--- START OF Provided data ---

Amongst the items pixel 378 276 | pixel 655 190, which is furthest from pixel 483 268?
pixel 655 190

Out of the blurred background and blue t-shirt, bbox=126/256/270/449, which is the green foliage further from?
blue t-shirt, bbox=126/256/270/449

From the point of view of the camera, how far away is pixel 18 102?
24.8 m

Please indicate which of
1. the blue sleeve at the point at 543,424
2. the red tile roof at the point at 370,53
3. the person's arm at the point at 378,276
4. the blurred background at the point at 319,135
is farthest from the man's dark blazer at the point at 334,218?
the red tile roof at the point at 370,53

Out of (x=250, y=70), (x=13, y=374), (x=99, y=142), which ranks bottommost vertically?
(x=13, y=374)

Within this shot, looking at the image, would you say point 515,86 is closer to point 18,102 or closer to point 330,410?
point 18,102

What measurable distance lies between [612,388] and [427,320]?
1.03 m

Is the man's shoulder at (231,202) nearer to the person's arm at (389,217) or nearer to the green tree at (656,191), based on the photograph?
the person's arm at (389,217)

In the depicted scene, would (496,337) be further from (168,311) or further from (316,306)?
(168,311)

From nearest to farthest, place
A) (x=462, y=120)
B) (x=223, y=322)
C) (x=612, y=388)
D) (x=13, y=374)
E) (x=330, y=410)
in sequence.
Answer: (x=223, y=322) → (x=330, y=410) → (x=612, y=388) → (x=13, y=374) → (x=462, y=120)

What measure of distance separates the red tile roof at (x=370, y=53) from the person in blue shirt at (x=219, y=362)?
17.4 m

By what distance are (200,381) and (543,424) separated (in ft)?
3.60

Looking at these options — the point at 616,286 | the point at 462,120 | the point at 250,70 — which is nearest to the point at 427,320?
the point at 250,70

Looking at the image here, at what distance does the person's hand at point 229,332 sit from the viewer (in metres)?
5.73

--- END OF Provided data ---
--- START OF Provided data ---

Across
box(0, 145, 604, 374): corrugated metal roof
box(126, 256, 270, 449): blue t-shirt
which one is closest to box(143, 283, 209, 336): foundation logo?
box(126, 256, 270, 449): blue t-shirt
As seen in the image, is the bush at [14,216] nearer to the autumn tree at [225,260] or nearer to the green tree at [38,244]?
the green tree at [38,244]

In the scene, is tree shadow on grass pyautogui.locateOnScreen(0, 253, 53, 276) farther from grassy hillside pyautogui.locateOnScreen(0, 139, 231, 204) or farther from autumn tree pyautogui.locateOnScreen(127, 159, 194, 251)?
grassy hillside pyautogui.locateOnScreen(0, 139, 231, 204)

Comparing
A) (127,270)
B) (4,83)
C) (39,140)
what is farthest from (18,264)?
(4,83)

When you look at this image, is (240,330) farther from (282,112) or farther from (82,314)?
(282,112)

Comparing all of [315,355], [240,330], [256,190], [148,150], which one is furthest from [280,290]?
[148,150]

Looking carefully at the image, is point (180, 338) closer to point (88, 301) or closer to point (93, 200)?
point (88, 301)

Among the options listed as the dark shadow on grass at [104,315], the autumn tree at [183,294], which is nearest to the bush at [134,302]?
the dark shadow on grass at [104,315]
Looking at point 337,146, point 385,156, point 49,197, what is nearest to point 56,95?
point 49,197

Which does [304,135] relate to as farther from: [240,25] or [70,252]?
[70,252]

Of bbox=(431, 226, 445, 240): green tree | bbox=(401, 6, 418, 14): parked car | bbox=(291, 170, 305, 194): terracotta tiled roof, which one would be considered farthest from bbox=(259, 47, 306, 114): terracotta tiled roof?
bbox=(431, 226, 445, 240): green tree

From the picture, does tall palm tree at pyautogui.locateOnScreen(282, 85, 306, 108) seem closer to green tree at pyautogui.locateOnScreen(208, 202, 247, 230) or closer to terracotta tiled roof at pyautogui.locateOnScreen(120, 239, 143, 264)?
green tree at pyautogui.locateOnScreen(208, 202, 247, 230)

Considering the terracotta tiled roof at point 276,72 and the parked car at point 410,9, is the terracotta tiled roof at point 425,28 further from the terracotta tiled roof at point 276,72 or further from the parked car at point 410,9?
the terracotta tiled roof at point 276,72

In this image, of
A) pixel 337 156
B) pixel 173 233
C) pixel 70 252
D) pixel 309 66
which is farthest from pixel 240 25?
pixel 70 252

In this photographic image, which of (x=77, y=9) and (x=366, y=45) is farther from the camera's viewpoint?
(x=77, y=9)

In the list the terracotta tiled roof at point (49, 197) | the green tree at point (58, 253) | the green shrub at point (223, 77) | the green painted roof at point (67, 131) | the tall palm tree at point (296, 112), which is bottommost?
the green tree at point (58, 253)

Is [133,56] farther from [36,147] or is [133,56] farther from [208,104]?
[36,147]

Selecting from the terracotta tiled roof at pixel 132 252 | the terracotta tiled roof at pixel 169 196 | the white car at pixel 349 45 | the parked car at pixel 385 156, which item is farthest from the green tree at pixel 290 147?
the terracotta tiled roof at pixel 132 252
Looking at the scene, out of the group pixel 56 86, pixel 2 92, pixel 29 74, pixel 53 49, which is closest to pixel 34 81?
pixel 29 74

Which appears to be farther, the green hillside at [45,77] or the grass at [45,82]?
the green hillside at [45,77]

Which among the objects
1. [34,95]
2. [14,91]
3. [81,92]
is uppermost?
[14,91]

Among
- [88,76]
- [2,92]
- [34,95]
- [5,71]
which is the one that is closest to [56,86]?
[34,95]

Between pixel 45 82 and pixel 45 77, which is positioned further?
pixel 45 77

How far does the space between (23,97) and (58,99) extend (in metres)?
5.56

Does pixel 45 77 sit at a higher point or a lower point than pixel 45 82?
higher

--- END OF Provided data ---

(Job) Count the lines of the material above that contain the word "higher". Reply with the number only.

(Answer to the problem) 2